## Exercise goal
In the data below, locate each line with the word "mesh" and list it.

## Provided records
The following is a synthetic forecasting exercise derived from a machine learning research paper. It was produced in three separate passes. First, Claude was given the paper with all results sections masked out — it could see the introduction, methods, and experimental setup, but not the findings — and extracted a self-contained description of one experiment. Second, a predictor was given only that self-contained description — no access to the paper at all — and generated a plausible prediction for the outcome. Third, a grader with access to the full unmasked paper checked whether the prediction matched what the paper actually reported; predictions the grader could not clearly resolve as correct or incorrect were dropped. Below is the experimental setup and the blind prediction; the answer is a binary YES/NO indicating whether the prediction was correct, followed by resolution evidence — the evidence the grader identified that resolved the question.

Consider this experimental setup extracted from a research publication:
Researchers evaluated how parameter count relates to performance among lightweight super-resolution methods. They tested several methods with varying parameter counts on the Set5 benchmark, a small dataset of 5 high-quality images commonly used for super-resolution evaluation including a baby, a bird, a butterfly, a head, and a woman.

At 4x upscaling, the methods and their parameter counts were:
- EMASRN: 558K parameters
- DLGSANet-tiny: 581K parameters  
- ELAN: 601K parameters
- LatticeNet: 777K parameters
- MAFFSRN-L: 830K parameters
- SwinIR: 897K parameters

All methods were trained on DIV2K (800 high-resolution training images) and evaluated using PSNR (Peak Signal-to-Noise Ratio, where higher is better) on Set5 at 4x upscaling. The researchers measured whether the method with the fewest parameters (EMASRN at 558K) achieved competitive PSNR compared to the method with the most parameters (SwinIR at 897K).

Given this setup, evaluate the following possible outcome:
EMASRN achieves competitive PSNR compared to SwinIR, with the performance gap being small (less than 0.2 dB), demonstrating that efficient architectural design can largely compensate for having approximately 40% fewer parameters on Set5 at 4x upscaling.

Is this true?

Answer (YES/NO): NO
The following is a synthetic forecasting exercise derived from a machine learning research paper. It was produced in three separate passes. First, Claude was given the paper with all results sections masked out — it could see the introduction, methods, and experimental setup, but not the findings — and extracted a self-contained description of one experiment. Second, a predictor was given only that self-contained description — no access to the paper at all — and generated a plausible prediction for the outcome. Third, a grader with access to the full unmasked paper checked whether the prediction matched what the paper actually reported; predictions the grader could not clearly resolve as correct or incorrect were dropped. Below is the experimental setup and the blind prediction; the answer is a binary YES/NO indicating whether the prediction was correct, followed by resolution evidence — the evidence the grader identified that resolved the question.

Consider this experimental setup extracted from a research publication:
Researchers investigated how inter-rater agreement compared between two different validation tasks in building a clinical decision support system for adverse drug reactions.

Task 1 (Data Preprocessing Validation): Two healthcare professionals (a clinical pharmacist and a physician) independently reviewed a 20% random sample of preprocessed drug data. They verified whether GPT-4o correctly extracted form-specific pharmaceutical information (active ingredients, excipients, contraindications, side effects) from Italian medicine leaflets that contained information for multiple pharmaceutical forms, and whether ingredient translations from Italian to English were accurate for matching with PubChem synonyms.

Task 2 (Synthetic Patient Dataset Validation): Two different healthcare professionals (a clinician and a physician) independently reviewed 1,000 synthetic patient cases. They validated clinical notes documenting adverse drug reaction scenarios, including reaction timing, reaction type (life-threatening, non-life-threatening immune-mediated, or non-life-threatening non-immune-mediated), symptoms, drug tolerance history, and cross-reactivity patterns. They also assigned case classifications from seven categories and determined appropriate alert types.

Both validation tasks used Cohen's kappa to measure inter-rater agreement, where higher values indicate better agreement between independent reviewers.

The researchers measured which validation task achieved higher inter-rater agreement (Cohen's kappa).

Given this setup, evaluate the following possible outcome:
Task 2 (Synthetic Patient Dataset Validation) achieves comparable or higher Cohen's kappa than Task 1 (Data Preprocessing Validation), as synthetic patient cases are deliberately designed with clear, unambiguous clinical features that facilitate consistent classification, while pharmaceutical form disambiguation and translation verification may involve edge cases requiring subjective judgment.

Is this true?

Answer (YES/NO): NO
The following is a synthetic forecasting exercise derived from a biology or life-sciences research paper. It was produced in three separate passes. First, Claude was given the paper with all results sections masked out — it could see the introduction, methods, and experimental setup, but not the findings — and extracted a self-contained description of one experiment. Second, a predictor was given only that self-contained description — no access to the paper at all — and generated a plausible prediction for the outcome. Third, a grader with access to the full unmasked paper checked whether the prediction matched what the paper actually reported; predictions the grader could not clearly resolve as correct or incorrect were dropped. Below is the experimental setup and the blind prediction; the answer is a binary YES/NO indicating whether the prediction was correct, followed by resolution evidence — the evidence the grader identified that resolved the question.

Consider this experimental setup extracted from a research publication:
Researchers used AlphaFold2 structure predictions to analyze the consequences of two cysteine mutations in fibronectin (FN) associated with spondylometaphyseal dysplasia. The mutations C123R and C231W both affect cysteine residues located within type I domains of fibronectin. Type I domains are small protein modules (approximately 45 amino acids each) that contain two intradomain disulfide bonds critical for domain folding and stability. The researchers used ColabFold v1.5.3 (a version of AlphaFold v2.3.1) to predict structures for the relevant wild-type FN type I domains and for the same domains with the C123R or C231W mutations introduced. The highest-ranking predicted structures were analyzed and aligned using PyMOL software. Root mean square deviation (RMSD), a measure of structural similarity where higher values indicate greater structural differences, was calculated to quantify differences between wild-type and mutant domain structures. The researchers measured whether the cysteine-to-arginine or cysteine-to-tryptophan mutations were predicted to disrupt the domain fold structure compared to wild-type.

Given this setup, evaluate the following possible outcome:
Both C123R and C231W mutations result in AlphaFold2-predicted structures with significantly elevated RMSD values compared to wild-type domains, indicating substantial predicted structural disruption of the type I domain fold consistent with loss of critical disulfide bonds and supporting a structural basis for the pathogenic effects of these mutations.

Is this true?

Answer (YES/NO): NO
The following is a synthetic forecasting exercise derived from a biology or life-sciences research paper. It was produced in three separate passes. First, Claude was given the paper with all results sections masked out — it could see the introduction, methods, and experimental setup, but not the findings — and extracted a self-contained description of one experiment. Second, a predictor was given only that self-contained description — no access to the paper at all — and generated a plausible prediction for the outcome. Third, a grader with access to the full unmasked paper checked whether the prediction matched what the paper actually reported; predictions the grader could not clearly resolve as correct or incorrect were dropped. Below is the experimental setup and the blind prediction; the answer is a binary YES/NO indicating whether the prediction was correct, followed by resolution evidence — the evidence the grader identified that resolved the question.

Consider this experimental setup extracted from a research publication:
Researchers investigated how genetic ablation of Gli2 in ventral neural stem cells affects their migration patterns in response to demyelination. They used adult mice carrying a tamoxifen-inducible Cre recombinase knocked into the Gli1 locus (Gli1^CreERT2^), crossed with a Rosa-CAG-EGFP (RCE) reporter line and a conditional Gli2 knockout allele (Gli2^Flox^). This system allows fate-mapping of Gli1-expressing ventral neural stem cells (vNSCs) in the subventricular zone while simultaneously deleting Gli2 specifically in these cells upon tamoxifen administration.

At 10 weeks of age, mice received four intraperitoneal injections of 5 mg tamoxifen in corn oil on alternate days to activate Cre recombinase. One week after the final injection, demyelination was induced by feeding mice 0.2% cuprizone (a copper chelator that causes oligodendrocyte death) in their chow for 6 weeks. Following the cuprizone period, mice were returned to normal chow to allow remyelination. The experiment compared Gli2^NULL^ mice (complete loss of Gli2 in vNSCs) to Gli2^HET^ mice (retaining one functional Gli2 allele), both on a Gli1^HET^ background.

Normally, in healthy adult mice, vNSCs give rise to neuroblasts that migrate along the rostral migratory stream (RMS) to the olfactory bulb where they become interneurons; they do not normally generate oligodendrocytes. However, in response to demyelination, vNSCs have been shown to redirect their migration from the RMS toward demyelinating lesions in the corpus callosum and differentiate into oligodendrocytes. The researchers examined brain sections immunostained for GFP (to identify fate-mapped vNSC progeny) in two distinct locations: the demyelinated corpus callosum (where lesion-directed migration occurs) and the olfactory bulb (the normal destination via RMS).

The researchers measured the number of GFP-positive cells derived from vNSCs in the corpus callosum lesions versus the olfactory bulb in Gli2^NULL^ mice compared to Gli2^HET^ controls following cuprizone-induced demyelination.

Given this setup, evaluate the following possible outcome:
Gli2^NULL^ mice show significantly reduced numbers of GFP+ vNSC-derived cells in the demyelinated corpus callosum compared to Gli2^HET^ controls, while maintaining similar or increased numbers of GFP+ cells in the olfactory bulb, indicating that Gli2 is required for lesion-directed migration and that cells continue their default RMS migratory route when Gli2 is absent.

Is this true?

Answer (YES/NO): NO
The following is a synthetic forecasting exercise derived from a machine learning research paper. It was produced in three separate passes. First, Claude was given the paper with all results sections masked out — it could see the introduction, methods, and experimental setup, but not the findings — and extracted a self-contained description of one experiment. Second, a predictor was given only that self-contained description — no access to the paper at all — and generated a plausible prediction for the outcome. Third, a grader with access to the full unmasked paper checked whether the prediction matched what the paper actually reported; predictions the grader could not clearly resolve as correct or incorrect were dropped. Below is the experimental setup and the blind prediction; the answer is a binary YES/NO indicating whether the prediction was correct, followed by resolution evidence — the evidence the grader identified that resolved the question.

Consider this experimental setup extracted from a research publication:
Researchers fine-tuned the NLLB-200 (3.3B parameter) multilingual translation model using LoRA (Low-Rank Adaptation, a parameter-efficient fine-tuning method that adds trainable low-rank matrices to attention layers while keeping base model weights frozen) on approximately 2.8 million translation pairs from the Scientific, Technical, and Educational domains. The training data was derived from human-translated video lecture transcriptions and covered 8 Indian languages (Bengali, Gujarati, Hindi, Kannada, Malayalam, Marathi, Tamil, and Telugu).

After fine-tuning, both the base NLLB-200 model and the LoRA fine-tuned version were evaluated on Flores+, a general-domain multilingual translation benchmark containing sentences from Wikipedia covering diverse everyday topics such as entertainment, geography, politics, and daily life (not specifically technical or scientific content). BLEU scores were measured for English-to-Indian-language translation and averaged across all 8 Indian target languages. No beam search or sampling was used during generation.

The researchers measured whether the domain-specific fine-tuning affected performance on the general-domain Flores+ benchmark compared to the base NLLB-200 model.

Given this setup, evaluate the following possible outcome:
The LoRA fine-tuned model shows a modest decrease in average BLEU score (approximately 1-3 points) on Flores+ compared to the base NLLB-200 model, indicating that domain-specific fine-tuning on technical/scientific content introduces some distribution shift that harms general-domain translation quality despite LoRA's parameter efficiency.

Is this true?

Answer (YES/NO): NO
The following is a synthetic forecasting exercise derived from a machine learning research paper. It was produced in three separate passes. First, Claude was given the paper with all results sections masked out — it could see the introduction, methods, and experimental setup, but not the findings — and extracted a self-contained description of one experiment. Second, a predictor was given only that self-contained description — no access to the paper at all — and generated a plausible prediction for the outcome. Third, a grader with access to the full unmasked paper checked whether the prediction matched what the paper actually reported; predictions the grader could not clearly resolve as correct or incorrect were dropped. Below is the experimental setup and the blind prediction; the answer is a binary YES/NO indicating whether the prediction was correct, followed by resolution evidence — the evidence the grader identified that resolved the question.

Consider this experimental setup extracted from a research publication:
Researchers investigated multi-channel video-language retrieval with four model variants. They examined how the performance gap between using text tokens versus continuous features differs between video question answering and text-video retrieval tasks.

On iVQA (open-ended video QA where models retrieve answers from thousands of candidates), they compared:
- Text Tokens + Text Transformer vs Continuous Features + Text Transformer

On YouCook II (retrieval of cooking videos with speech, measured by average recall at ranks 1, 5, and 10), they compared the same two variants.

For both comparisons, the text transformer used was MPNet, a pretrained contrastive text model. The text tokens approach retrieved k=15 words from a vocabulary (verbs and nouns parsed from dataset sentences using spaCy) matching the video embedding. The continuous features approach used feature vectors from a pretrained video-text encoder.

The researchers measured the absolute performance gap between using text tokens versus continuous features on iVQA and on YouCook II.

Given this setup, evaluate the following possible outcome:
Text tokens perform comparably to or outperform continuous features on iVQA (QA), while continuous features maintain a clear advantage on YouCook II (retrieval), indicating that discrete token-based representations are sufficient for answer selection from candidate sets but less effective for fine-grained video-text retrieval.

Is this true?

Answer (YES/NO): NO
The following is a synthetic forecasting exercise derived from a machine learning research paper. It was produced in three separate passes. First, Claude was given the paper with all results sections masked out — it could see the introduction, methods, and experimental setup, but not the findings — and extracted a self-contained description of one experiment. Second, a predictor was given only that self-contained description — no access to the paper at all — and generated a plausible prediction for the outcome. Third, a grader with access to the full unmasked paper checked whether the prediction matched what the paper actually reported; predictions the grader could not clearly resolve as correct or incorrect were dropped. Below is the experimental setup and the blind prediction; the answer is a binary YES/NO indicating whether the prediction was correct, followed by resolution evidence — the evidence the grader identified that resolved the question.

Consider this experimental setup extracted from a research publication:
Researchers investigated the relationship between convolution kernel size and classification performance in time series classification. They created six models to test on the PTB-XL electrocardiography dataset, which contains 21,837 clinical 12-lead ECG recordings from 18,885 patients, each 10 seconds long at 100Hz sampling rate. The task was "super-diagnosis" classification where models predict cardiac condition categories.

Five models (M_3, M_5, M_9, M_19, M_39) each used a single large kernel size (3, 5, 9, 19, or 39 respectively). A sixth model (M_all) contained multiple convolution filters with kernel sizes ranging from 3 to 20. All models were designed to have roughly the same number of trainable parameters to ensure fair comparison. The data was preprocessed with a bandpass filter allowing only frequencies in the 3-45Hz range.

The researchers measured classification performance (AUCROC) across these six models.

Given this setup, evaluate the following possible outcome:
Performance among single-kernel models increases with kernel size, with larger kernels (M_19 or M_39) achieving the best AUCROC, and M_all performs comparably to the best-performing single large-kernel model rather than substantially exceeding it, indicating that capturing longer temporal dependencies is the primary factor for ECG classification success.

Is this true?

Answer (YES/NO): NO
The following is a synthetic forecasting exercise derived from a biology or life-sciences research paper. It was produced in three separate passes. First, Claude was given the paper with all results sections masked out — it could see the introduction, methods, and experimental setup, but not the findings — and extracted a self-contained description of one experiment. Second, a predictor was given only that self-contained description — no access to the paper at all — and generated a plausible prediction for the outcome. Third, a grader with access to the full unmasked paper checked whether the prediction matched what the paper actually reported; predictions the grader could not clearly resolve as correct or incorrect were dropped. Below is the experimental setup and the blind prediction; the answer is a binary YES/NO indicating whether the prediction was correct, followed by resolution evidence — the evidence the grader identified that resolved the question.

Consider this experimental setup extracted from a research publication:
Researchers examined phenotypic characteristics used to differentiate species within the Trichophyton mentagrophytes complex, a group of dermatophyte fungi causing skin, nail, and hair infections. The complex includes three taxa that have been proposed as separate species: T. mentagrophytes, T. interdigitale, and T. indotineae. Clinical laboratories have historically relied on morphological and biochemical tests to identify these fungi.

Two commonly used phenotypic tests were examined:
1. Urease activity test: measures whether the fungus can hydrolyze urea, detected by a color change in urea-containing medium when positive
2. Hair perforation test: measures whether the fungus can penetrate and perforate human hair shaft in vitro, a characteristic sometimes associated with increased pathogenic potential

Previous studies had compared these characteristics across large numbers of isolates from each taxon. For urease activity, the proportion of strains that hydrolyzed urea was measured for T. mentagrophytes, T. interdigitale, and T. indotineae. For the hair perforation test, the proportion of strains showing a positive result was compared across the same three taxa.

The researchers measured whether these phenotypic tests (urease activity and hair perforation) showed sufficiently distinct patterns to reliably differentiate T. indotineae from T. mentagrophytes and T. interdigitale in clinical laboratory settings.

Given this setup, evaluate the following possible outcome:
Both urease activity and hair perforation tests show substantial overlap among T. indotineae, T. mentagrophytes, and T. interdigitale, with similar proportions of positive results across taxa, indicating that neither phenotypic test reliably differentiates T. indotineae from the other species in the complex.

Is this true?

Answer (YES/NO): NO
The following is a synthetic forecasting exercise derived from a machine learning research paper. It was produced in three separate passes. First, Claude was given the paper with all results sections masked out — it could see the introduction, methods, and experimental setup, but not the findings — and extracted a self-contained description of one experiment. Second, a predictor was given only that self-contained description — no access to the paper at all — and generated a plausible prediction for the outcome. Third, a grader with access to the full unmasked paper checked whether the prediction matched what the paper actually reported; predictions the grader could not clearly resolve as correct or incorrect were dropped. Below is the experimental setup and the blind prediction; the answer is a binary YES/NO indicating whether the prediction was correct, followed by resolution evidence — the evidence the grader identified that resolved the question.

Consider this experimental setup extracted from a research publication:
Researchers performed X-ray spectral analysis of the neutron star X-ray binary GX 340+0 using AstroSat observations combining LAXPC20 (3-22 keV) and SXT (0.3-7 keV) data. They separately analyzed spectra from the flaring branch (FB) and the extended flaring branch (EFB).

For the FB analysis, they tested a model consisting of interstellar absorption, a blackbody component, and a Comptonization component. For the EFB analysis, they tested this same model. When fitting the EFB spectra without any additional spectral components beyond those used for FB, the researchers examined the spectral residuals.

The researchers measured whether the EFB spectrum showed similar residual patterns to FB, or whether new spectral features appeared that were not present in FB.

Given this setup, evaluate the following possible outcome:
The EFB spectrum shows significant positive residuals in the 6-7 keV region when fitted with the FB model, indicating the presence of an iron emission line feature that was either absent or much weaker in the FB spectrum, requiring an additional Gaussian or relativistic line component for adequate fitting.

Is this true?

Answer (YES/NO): NO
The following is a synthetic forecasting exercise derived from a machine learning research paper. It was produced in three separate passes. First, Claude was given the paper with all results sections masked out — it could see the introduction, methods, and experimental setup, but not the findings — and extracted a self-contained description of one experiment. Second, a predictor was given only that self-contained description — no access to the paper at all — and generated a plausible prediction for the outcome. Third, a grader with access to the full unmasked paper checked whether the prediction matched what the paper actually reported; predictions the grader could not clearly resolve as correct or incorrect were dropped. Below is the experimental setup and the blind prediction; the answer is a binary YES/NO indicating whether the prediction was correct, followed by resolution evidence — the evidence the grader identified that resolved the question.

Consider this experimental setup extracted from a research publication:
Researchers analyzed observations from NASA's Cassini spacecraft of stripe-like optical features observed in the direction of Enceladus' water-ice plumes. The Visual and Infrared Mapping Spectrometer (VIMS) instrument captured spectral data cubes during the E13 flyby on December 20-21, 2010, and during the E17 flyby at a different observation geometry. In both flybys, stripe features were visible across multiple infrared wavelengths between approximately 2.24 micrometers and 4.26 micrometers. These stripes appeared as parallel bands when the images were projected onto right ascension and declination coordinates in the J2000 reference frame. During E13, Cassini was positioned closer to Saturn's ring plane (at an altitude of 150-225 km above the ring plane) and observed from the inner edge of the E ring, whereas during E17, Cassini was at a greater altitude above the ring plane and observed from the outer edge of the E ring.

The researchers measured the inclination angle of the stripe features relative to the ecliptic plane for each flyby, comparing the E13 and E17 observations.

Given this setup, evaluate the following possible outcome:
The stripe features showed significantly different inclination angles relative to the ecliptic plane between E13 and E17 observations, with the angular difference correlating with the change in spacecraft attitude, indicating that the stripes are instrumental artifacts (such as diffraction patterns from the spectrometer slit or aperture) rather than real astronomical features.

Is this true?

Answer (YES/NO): NO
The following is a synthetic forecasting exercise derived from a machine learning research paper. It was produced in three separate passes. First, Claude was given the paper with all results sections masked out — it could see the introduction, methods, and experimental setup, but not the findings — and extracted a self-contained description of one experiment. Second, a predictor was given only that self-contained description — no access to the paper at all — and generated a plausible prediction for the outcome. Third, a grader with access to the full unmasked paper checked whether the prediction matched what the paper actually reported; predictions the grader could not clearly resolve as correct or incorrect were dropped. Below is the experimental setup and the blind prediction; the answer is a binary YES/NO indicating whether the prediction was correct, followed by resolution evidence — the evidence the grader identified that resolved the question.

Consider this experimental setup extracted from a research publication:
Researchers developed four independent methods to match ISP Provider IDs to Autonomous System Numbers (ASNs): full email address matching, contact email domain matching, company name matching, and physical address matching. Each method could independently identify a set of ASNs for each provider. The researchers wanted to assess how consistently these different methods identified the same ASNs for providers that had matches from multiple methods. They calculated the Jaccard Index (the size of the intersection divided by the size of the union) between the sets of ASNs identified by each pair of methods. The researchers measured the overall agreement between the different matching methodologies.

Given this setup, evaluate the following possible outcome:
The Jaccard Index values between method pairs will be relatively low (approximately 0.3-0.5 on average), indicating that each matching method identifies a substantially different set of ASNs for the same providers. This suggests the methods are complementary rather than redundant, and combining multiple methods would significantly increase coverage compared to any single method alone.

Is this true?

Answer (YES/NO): NO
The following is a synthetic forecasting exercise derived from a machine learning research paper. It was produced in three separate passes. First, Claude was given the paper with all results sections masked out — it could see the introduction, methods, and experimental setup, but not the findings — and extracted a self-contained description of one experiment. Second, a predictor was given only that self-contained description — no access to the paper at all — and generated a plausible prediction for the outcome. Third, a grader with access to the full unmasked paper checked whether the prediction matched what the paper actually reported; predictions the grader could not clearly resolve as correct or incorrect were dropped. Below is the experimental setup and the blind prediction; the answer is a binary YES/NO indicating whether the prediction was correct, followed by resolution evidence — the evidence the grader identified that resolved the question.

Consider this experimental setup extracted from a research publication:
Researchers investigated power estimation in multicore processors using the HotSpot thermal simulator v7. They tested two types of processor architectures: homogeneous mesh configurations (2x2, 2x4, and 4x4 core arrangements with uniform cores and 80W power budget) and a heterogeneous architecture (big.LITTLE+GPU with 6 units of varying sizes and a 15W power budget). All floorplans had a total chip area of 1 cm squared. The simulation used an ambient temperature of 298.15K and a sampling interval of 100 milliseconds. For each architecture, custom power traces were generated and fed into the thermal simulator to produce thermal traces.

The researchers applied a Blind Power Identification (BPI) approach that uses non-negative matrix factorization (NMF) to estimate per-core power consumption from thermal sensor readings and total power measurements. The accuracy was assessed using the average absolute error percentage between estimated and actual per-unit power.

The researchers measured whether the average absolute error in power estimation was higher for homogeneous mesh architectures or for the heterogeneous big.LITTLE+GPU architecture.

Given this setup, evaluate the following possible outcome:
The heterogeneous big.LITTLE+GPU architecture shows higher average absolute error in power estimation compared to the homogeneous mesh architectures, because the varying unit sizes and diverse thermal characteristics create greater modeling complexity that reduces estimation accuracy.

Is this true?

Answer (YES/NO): NO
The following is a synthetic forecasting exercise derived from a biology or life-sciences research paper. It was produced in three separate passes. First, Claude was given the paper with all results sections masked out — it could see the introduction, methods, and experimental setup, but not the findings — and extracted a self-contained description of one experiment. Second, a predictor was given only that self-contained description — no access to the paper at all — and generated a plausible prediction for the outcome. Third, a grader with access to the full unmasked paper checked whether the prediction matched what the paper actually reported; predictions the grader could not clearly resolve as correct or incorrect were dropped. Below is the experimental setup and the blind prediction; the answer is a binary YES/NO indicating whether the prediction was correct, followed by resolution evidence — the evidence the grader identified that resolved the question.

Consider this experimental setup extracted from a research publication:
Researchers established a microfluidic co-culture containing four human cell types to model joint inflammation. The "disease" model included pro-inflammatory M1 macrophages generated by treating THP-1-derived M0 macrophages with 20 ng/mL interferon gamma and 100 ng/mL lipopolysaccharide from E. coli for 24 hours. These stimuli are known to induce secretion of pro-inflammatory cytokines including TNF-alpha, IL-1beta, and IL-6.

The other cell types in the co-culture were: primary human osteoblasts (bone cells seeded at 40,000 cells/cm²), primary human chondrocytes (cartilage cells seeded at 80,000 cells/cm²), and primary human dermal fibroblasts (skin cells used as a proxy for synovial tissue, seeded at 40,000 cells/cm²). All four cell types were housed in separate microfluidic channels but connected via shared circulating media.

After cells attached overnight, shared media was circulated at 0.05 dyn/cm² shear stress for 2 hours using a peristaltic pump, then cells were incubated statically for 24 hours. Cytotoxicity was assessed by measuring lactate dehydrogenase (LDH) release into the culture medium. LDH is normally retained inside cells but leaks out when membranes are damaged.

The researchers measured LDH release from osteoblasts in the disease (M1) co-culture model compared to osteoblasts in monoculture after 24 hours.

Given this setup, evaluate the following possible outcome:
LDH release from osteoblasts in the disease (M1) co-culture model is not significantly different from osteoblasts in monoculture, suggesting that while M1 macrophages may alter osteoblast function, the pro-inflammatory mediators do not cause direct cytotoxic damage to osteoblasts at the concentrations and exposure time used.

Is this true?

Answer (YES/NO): YES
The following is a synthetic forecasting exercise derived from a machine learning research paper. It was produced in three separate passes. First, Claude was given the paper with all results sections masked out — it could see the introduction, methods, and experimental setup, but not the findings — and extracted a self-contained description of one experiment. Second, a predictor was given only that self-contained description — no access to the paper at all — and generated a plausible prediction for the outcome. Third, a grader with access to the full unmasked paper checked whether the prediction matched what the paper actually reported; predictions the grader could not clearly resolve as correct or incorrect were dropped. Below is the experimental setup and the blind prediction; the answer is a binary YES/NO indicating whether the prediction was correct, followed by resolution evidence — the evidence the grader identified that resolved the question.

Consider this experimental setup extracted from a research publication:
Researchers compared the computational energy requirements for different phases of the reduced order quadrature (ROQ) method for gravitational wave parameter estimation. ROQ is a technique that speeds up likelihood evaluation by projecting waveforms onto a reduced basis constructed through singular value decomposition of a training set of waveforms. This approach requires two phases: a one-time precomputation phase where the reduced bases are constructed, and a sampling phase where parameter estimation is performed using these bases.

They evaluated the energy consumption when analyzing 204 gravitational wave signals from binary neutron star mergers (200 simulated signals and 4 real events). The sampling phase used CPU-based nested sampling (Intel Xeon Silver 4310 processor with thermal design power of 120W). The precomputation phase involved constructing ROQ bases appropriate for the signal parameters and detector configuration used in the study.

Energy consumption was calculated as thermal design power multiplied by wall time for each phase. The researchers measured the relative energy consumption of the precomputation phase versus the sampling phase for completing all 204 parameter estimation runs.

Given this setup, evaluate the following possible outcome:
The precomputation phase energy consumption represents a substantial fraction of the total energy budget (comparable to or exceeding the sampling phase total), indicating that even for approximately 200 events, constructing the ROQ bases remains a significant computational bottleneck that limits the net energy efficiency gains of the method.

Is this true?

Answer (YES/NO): YES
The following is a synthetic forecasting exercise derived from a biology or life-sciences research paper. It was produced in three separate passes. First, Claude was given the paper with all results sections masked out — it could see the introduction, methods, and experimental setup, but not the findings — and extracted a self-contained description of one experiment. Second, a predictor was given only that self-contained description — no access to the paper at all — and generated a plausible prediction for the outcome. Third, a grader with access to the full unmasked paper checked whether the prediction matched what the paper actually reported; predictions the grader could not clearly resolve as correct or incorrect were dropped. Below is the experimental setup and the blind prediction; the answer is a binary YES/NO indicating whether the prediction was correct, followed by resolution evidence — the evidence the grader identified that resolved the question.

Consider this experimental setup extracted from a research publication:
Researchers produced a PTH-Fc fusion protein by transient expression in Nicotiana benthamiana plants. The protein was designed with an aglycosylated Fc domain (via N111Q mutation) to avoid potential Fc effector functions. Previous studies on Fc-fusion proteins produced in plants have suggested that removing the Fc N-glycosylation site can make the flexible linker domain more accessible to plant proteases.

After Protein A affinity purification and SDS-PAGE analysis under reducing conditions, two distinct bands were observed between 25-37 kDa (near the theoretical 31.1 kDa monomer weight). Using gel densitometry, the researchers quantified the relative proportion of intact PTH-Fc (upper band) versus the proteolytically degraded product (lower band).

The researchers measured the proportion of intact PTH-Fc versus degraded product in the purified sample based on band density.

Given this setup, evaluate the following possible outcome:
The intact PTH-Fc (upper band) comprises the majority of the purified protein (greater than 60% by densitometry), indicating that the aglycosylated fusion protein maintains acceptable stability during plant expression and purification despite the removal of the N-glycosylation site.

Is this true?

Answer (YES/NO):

## Answer box
Researchers investigated power estimation in multicore processors using the HotSpot thermal simulator v7. They tested two types of processor architectures: homogeneous mesh configurations (2x2, 2x4, and 4x4 core arrangements with uniform cores and 80W power budget) and a heterogeneous architecture (big.LITTLE+GPU with 6 units of varying sizes and a 15W power budget). All floorplans had a total chip area of 1 cm squared. The simulation used an ambient temperature of 298.15K and a sampling interval of 100 milliseconds. For each architecture, custom power traces were generated and fed into the thermal simulator to produce thermal traces.
The researchers measured whether the average absolute error in power estimation was higher for homogeneous mesh architectures or for the heterogeneous big.LITTLE+GPU architecture.
The heterogeneous big.LITTLE+GPU architecture shows higher average absolute error in power estimation compared to the homogeneous mesh architectures, because the varying unit sizes and diverse thermal characteristics create greater modeling complexity that reduces estimation accuracy.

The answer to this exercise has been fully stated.